The Republicans have reveled in trying to wedge Biden further on the issue, with the likes of Republican Young Kim warning that “the [Chinese Communist Party] is using American lives as a bargaining chip to achieve sanctions relief for its human rights abuses.” Kim was part of a bipartisan House Financial Services Committee hearing in March, clunkily titled, “Follow the Money: The CCP’s Business Model Fueling the Fentanyl Crisis.”

The hearing itself was a nice symbol of contemporary US cynicism. The committee’s ranking member, Ohio Democratic representative Joyce Beatty, has received funding from Cardinal Health, McKesson, and AmerisourceBergen, who together run 85 percent of drug distribution in the United States. This gang has paid hundreds of millions in fines for feeding the black market in opioids, and in 2016 successfully lobbied to limit the Drug Enforcement Agency’s ability to punish them further. But Beatty’s campaign finance situation is not unusual — Nancy Pelosi, Chuck Schumer, and Joe Biden also receive campaign funding from these drug industry giants.
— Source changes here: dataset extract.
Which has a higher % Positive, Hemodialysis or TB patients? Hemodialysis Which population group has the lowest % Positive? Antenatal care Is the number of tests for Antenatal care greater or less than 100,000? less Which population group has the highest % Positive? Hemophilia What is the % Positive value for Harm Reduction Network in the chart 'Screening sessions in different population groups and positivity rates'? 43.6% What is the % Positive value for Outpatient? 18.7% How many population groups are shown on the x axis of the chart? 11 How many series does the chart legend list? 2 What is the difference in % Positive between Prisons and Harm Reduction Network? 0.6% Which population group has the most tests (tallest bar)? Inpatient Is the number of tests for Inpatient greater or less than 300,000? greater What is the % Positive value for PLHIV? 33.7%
There are plenty of parallels between today’s anti-China rhetoric and that of the early 1900s. Then, roughly 0.8 percent of the US population was addicted to morphine or cocaine, close to the one percent of Americans today who qualify as having an opioid use disorder. Just like in the Teddy Roosevelt era, twenty-first century presidents are lobbying China for “level playing fields,” and leveraging drug control forums to force the issue. The key difference is that last century’s disparity of bargaining strengths is long gone. China and the United States are now fully fledged capitalist competitors, awkwardly joined at the hip. Any interimperial brinkmanship has far higher stakes today — for all parties.

The United States needs a serious plan to deal with its lack of prospects, failing infrastructure, and mass despair. But for the US gerontocracy, blaming China is a far easier, and time-tested, strategy.